**WHAT IS NEEDED:**
Please retype these lines exactly, starting at the line that contains "How large is" and ending at the final line. Leave the pictures out of your answer.

## Begin

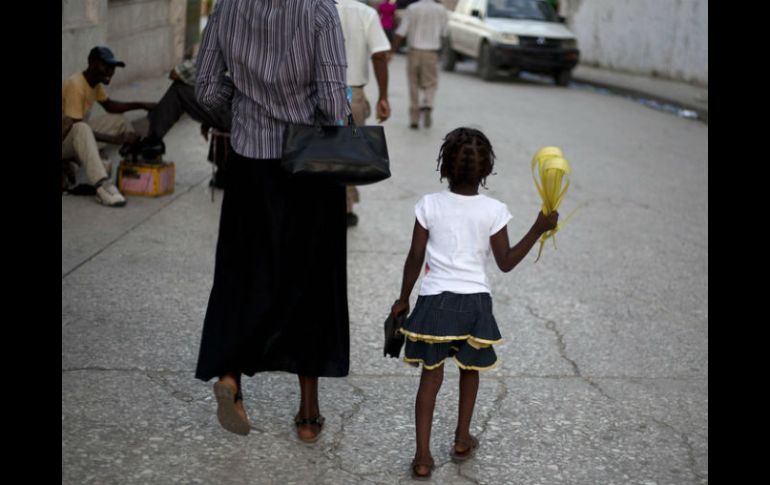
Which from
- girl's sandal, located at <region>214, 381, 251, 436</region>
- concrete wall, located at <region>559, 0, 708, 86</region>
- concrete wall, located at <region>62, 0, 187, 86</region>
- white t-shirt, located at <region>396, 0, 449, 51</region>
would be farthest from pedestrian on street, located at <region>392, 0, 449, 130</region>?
girl's sandal, located at <region>214, 381, 251, 436</region>

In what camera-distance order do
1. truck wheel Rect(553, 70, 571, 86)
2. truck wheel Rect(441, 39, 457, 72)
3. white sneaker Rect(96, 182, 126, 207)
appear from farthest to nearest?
truck wheel Rect(441, 39, 457, 72) → truck wheel Rect(553, 70, 571, 86) → white sneaker Rect(96, 182, 126, 207)

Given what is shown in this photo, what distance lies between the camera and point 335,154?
4.44m

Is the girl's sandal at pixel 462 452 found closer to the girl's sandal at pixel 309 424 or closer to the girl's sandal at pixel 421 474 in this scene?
the girl's sandal at pixel 421 474

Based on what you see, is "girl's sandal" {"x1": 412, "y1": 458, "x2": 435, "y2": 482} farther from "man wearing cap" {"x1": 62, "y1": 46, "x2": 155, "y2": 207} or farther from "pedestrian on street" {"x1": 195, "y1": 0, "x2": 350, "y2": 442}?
"man wearing cap" {"x1": 62, "y1": 46, "x2": 155, "y2": 207}

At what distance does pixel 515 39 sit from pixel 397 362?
692 inches

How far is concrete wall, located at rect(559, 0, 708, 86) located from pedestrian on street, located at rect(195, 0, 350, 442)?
19455 mm

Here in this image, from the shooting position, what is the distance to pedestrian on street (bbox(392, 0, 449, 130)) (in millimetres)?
15294

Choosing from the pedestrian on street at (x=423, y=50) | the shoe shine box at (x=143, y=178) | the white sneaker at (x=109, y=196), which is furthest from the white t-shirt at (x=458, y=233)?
the pedestrian on street at (x=423, y=50)

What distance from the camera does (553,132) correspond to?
1546cm

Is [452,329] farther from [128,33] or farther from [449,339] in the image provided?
Answer: [128,33]

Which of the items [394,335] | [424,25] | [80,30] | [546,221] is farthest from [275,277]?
[424,25]

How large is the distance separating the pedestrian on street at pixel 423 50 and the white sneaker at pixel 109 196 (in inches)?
253
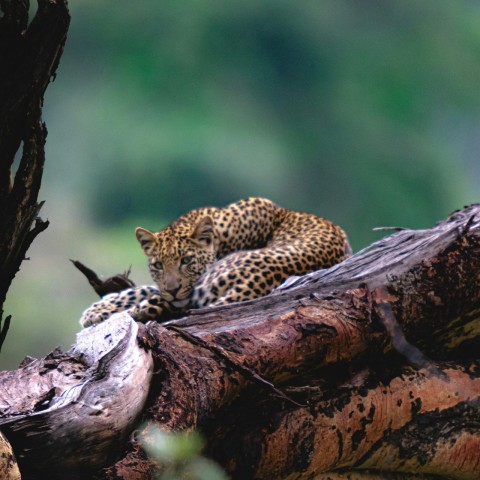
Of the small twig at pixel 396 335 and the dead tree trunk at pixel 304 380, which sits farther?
the small twig at pixel 396 335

## End

**REPLY TO THE EXERCISE:**
How large is the distance separating the pedestrian on street at pixel 423 50 and the white sneaker at pixel 109 196 (in inches)?
253
Of the small twig at pixel 396 335 and the dead tree trunk at pixel 304 380, which sits farther?
the small twig at pixel 396 335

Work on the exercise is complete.